→ **Short problem**
Please count how many lines in the records below contain the string "hillside", treating uppercase and lowercase as different, and reply with only that number.

^^^^^^^^

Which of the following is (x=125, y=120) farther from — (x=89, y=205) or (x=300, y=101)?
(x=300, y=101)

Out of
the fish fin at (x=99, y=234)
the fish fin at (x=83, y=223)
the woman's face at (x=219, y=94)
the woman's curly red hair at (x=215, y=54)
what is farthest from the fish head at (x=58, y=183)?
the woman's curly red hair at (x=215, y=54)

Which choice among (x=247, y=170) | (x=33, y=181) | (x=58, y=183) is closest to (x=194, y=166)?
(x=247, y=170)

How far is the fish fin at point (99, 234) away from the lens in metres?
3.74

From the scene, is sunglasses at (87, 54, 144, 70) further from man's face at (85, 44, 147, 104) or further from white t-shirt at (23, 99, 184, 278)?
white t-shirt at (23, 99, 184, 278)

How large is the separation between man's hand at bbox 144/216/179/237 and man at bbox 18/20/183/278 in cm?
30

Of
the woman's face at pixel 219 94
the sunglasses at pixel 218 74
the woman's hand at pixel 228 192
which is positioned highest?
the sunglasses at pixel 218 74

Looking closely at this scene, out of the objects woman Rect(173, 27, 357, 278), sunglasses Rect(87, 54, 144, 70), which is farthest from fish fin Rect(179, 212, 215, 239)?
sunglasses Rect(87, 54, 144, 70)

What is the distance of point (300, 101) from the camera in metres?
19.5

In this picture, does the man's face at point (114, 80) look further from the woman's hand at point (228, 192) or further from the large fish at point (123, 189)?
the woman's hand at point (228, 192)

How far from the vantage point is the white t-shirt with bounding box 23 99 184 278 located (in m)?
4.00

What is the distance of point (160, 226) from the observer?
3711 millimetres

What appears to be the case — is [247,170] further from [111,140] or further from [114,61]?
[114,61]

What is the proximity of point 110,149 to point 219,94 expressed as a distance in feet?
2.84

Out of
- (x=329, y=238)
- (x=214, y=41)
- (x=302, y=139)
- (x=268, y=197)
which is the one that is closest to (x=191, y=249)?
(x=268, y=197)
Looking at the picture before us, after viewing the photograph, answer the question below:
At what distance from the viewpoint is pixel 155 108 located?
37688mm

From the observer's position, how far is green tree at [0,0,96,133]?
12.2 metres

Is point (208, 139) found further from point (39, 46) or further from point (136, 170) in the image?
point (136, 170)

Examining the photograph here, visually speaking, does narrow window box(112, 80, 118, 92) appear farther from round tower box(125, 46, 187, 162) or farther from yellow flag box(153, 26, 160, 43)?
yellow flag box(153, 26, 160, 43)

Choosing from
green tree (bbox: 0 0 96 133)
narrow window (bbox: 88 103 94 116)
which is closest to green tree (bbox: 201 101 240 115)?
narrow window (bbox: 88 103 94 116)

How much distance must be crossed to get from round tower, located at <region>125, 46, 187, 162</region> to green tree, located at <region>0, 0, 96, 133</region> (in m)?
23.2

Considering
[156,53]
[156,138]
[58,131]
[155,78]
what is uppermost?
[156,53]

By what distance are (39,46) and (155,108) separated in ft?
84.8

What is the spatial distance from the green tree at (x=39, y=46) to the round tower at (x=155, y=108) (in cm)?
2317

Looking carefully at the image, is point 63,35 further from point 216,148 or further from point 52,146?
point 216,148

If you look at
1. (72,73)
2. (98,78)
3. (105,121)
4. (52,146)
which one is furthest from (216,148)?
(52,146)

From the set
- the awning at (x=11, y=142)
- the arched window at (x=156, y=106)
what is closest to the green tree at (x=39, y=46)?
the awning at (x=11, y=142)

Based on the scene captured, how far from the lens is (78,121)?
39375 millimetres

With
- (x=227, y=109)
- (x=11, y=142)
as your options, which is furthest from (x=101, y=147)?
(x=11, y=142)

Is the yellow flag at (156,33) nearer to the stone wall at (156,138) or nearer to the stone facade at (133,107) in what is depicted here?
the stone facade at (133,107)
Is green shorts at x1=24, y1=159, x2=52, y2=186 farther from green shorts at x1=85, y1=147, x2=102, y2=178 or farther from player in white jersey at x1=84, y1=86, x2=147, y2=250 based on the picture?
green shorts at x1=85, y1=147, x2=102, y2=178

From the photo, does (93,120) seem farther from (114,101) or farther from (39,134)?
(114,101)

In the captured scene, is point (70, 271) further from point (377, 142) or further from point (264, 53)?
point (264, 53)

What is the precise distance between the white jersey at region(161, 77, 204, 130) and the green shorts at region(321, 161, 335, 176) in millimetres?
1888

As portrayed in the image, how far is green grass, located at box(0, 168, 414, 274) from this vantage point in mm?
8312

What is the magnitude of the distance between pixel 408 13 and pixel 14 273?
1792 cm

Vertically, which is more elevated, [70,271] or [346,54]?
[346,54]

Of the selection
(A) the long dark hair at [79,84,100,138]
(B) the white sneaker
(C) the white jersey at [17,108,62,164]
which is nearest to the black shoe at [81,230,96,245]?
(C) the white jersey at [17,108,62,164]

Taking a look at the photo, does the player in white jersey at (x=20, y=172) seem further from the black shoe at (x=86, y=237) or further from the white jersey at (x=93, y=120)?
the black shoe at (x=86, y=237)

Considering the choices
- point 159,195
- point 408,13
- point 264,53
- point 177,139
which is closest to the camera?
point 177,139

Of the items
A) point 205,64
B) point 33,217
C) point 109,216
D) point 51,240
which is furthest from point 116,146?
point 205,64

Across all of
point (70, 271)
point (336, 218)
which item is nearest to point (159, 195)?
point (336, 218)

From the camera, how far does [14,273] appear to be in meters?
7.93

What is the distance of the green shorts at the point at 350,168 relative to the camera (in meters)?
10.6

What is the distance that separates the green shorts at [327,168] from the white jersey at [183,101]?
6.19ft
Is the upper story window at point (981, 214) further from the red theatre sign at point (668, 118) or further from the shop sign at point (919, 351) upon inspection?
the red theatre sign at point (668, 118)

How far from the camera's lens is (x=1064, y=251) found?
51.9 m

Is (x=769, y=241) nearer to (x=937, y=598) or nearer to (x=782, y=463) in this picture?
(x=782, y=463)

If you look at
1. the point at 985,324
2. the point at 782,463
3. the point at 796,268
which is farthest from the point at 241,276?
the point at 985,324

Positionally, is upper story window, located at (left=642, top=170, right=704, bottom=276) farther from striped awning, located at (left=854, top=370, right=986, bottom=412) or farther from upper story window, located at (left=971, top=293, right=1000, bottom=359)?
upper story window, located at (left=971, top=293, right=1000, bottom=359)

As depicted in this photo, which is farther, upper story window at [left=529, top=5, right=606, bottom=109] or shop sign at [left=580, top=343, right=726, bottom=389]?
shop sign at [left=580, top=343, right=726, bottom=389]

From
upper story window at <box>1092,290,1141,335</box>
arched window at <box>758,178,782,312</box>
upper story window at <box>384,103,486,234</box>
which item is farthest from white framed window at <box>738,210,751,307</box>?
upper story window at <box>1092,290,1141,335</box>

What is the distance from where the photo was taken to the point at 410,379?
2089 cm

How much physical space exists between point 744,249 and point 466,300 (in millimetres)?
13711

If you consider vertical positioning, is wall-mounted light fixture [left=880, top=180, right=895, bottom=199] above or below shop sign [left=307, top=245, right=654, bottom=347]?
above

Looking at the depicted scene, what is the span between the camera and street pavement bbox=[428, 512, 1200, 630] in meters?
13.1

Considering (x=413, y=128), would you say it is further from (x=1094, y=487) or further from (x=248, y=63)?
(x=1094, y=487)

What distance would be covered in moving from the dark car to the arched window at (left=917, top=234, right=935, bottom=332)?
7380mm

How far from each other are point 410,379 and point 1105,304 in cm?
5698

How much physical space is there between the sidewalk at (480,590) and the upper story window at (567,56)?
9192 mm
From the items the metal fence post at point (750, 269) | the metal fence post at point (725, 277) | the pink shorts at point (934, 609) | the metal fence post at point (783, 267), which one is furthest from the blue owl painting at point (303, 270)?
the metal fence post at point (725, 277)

^^^^^^^^

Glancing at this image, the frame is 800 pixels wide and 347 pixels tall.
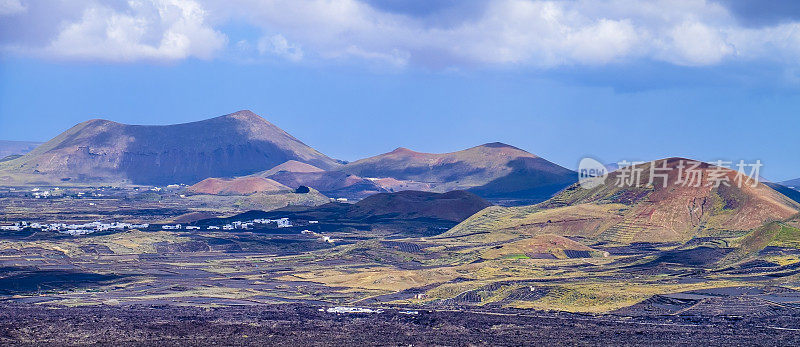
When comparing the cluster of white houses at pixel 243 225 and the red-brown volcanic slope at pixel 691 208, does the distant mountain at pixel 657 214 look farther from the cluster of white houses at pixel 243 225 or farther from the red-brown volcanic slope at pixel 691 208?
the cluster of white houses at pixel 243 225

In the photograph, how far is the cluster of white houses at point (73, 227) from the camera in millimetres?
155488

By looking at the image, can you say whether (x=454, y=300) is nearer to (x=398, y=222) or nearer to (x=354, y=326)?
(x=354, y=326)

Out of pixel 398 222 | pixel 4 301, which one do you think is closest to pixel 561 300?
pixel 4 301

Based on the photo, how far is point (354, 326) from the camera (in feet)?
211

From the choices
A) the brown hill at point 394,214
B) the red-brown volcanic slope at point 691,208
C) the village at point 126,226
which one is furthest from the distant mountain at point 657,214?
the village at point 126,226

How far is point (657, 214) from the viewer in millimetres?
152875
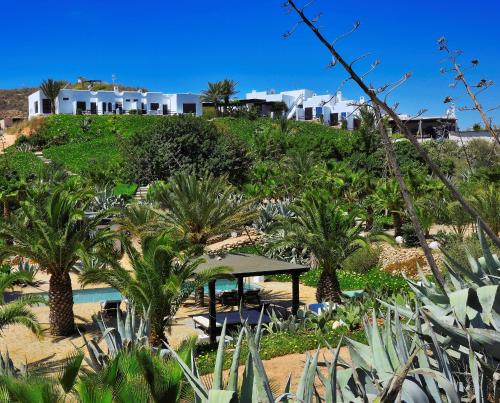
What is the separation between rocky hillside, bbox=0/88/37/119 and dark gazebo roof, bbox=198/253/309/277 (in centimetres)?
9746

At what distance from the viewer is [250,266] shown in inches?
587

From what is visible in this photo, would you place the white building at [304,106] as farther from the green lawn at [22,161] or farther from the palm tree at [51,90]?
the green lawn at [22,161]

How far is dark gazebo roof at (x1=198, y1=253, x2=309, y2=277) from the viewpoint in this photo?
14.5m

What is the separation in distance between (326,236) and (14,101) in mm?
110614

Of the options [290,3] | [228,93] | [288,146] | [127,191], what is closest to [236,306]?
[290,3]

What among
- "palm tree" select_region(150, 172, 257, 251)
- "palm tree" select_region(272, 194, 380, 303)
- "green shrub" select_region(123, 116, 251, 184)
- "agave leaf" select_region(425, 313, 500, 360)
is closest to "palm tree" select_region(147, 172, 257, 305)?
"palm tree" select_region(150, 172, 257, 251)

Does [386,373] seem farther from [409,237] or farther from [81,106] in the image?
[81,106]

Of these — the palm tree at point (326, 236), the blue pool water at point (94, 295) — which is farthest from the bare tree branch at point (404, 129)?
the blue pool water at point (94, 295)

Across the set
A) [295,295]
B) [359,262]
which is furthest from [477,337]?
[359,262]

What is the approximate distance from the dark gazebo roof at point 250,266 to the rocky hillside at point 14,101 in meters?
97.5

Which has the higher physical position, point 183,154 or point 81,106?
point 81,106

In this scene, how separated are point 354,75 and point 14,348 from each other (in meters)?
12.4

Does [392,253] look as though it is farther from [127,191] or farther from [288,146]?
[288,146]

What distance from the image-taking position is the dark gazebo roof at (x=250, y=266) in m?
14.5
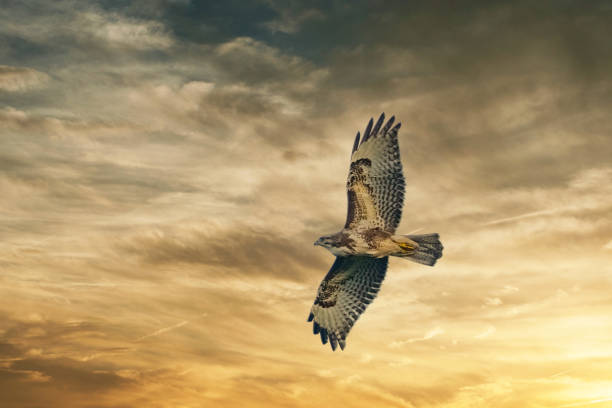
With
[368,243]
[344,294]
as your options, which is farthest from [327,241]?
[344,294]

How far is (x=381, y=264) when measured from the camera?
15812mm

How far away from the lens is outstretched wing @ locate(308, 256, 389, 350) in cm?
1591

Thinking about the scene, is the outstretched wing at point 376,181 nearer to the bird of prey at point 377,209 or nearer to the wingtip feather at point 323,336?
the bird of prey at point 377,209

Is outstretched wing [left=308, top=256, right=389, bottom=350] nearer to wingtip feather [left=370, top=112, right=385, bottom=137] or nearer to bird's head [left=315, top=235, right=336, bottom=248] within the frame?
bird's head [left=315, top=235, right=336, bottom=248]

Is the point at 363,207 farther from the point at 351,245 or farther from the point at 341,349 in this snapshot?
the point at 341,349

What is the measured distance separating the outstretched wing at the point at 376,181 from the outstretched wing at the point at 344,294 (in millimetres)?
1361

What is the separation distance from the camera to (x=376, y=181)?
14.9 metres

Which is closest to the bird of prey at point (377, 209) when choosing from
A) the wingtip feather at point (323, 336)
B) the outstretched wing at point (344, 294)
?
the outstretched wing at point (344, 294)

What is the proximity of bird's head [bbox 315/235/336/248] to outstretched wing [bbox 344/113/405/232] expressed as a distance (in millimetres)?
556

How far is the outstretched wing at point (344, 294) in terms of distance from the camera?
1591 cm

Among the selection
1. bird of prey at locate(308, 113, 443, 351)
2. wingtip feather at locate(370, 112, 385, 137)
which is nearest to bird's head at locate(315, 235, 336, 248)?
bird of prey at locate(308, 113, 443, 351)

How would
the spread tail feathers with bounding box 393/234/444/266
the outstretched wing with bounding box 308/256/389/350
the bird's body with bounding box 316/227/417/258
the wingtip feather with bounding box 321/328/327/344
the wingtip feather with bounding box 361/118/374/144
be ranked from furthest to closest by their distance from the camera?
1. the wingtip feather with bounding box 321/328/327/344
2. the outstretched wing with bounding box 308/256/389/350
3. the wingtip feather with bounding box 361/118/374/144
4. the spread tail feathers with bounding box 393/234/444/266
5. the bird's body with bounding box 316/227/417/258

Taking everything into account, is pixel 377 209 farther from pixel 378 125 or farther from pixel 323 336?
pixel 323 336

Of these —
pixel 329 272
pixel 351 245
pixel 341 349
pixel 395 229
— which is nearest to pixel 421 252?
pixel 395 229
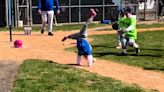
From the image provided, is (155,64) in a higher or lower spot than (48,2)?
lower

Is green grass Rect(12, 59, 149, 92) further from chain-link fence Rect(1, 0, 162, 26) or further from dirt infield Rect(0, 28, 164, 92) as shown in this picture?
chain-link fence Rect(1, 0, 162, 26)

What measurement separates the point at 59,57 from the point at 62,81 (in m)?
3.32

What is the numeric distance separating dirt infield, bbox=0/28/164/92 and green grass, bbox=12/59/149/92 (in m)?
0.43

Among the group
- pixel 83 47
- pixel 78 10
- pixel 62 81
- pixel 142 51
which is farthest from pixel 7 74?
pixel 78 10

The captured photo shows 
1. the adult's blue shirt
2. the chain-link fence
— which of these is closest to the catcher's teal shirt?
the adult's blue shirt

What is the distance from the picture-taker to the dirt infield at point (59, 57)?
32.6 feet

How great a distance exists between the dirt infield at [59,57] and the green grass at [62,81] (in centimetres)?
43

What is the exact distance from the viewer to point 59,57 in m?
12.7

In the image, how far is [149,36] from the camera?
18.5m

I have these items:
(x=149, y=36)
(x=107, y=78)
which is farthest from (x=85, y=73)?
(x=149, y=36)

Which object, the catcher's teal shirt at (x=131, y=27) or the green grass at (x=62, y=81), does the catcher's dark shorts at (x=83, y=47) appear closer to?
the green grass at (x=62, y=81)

^^^^^^^^

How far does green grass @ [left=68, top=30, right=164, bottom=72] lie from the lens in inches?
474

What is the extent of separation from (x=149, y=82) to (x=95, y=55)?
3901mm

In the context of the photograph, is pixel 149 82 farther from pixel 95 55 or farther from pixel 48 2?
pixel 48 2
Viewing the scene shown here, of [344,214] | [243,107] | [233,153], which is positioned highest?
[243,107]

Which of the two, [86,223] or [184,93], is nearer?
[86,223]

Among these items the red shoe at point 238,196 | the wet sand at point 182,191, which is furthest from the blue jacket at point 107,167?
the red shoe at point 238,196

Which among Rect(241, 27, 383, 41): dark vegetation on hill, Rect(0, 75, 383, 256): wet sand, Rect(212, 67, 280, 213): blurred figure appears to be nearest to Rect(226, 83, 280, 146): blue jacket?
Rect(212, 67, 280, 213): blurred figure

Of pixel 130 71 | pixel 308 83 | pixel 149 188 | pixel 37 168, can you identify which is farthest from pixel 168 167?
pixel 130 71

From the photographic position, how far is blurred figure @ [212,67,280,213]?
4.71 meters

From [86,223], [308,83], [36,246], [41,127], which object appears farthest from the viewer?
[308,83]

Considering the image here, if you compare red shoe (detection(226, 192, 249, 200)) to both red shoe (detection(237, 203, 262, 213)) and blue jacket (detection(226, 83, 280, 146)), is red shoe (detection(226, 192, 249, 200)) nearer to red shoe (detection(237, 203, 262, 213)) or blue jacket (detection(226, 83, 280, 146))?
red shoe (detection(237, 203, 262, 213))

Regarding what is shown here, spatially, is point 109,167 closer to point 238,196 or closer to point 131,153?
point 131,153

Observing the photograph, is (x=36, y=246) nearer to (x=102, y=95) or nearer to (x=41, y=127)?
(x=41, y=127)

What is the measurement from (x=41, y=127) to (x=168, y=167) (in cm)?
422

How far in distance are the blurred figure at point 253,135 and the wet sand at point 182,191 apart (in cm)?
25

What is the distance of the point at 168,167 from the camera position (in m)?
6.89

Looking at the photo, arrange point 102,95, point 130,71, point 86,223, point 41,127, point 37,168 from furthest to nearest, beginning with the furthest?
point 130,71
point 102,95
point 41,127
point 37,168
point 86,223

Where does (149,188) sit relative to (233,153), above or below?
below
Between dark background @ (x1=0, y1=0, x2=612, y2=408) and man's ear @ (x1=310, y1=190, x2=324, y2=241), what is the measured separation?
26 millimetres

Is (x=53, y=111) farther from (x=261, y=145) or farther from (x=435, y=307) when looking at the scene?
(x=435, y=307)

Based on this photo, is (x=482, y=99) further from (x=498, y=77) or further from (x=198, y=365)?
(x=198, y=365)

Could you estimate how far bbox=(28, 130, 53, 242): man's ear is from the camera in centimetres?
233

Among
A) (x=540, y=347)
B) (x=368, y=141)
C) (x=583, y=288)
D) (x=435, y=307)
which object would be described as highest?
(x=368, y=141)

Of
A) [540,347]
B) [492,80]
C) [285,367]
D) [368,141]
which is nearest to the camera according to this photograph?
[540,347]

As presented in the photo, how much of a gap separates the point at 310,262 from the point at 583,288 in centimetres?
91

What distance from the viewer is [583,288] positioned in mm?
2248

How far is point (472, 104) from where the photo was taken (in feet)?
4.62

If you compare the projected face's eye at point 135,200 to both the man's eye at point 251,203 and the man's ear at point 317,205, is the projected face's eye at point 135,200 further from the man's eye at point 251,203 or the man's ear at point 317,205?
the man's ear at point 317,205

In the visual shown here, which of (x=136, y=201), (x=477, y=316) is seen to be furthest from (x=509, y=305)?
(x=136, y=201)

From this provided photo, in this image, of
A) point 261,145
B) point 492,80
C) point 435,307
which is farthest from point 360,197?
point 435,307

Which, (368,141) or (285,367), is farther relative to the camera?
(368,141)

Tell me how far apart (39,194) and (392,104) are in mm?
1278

^^^^^^^^

→ **Task solution**
2